Avant de lire Flétrissure, j'avais déjà très envie de lire Blanche-Neige doit mourir et je pense que je ne vais pas trop tarder à me le procurer ;-)

Police de Hugo Boris

Police

Ils sont gardiens de la paix, des flics en uniforme, en première ligne dans la réalité et à l'arrière-plan dans les romans. Virginie, Erik et Aristide sont de ceux-là. Un soir d'été particulièrement chaud, ils sont chargés de reconduire un réfugié à la frontière, mais Virginie, au coeur d'une tempête personnelle, n'est plus sûre de rien... Dans les quelques kilomètres qui les séparent de Roissy, tout va se jouer...

Présenté comme un huis-clos extrêmement tendu, Police a été publié en août 2016 et si, effectivement, c'est une histoire tendue, je trouve qu'on ne peut pas la considérer comme un huis-clos...
Police est un roman court qui présente un aspect des choses que nous ne voyons jamais, celui des policiers, ceux en uniforme, engagés dans une mission avec laquelle ils ne sont pas forcément en accord. Ce trajet entre le commissariat et la zone de départ de Roissy va être semé d'embûches, plus psychologiques que physiques. Et si Police est très bien écrit, humain, et percutant par cet envers du décor, ce n'est pas vraiment un polar. Hugo Boris nous offre des personnages vrais, partagés, complexes avec leurs qualités et leurs failles. Je m'attendais à plus d'action et de suspense, mais j'ai été touché par ces personnages, par cette histoire, par cet aspect très psychologique des choses qui montre ce qu'il y a sous l'uniforme...
Cette manière d'écrire, si fine, m'a donné envie de lire les autres livres de l'auteur, notamment Le baiser dans la nuque et La délégation norvégienne.

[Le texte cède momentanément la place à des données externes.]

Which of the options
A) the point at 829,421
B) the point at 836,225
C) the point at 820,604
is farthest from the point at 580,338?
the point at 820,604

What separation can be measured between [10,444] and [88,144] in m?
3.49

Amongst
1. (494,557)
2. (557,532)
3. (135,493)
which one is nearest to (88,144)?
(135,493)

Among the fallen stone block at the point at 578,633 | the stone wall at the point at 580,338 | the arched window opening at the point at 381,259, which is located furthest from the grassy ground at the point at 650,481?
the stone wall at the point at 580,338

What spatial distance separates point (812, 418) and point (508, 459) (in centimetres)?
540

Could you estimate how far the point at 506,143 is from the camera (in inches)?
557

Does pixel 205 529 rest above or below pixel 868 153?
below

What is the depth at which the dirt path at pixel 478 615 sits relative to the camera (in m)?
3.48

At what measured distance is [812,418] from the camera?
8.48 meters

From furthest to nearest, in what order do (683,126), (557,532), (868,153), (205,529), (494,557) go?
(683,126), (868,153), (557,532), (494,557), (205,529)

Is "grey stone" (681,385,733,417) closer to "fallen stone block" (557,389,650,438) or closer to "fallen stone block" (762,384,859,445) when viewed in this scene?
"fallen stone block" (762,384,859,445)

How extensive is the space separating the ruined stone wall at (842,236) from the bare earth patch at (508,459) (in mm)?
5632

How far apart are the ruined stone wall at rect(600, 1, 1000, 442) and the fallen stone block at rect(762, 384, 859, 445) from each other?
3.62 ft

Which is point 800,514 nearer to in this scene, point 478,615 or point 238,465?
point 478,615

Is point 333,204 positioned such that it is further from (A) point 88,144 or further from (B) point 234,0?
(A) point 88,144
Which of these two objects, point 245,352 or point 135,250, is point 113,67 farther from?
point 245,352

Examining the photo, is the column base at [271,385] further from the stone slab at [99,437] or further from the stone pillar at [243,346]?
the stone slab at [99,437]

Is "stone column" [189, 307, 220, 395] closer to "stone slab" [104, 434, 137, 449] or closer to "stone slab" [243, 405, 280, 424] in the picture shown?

Sans un mot d'Harlan Coben

Sans un mot

Mike et Tia sont des parents aimant mais depuis quelques temps, ils sont désemparés par le comportement de leur fils adolescent, Adam. Depuis le suicide de son ami, Spencer, il s'isole, s'enferme dansa sa chambre et passe tout son temps libre devant son écran d'ordinateur. Impuissants, ses parents se décide à installer un logiciel espion pour contrôler ses activités sur le net. Mais un jour, ils vont découvrir un mail inquiétant et dans la foulée, Adam disparaît.

Bon, alors commençons tout de suite par être honnête, j'ai lu ce thriller en août, et je ne m'en souviens absolument plus ! pour tout dire, en lisant le résumé, je me suis dit "mais en fait je l'ai pas lu celui-là"...
Finalement peu à peu, ça m'est revenu, et donc qu'en est-il de Sans un mot ? et bien c'est du pur Harlan Coben commercial. Encore une disparition. Une famille moyenne d'amérique, parfaite, où tout le monde est beau, tout le monde s'aime... J'ai trouvé que l'histoire était parfois tirée par les cheveux, les personnages sont sans grand intérêt, et on finit par comprendre le tout avant la fin. Néanmoins, Coben maîtrise ce genre de romans puisqu'on a envie de suivre Mike et Tia, on passe un bon moment et on arrive pas à lâcher le roman avant la fin.